O Programa Protetor Ambiental, desenvolvido pela Polícia Militar Ambiental, também busca a prevenção de delitos, atuando na formação das futuras gerações. O público alvo do programa são os adolescentes, que passam por treinamento junto Polícia Militar Ambiental para que auxiliem nas atividades de educação ambiental. Tal programa, aproxima as futuras gerações da polícia e fomenta nesses jovens o espirito da proteção do meio ambiente, prevenindo, assim, a prática de ilícitos.

Ao discriminar ações preventivas da Polícia Militar, se faz elementar mencionar o trabalho que vem sendo feito com os CONSEGs (Conselhos Comunitários de Segurança), instituições importantes na aproximação da polícia com a comunidade. A Polícia Militar vem atuando em conjunto com estes órgãos, buscando a integração com a comunidade a fim de entender os anseios de cada localidade, para então atuar de forma preventiva. Deve-se procurar incentivar cada vez mais a participação nestes conselhos, tanto da população em geral, quanto dos policiais.

Todos estes esforços contribuem e se revelam instrumentos importantes para a implementação de uma nova mentalidade institucional voltada para a atuação policial mais próxima da comunidade, com ênfase na atividade preventiva e ao mesmo tempo proativa.

Entretanto, merece destaque a postura da Secretaria Nacional de Segurança Pública ao instituir a “Matriz Curricular Nacional para Formação em Segurança Pública”, documento que estabelece diretrizes básicas dedicadas a orientar o planejamento e execução dos cursos de formação de profissionais dos quadros de pessoal dos órgãos que compõem o sistema de segurança pública no país.

O documento prevê que os cursos devem ser organizados de modo a viabilizar a formação dos profissionais nas áreas dos direitos humanos e da polícia comunitária, como forma de promover a alteração de conceitos intrincados na cultura organizacional de instituições policiais, principalmente militares, inerentes ao modelo de policiamento repressivo. Além disso a inclusão de disciplinas voltadas para a formação dos profissionais nessas áreas objetiva desenvolver as habilidades necessárias para uma atuação policial proativa e mais próxima da comunidade, de acordo com o modelo proposto pela filosofia de polícia comunitária. 

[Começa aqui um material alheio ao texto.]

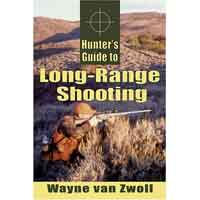 HUNTER'S GUIDE TO LONG-RANGE SHOOTING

A Matriz Curricular Nacional para Formação em Segurança Pública prevê como uma das disciplinas que devem integrar os cursos de formação profissional dos órgãos da segurança pública a matéria “Direitos Humanos”. Segundo o documento, ainda, uma das competências cognitivas que o policial deve ter, e que, portanto, o curso de buscar desenvolver tanto quanto possível é “Atuar de acordo com a filosofia do policiamento comunitário” (SENASP, 2014, p.22).

As agendas sobre formação e capacitação do profissional da segurança pública orientam para a necessidade de que os currículos dos cursos de formação desses profissionais tratem, dentre outros, dos seguintes aspectos (SENASP, 2014, p.15):

  • Atuação a partir de metodologias que orientem o enfoque comunitário, a colaboração e integração das ações de justiça e segurança; e
  • Desenvolvimento de competências e habilidades que favoreçam um perfil profissional que seja capaz de: comunicar-se de forma efetiva; relacionar-se com a comunidade; mediar conflitos; atuar proativamente pautado nos princípios dos Direitos.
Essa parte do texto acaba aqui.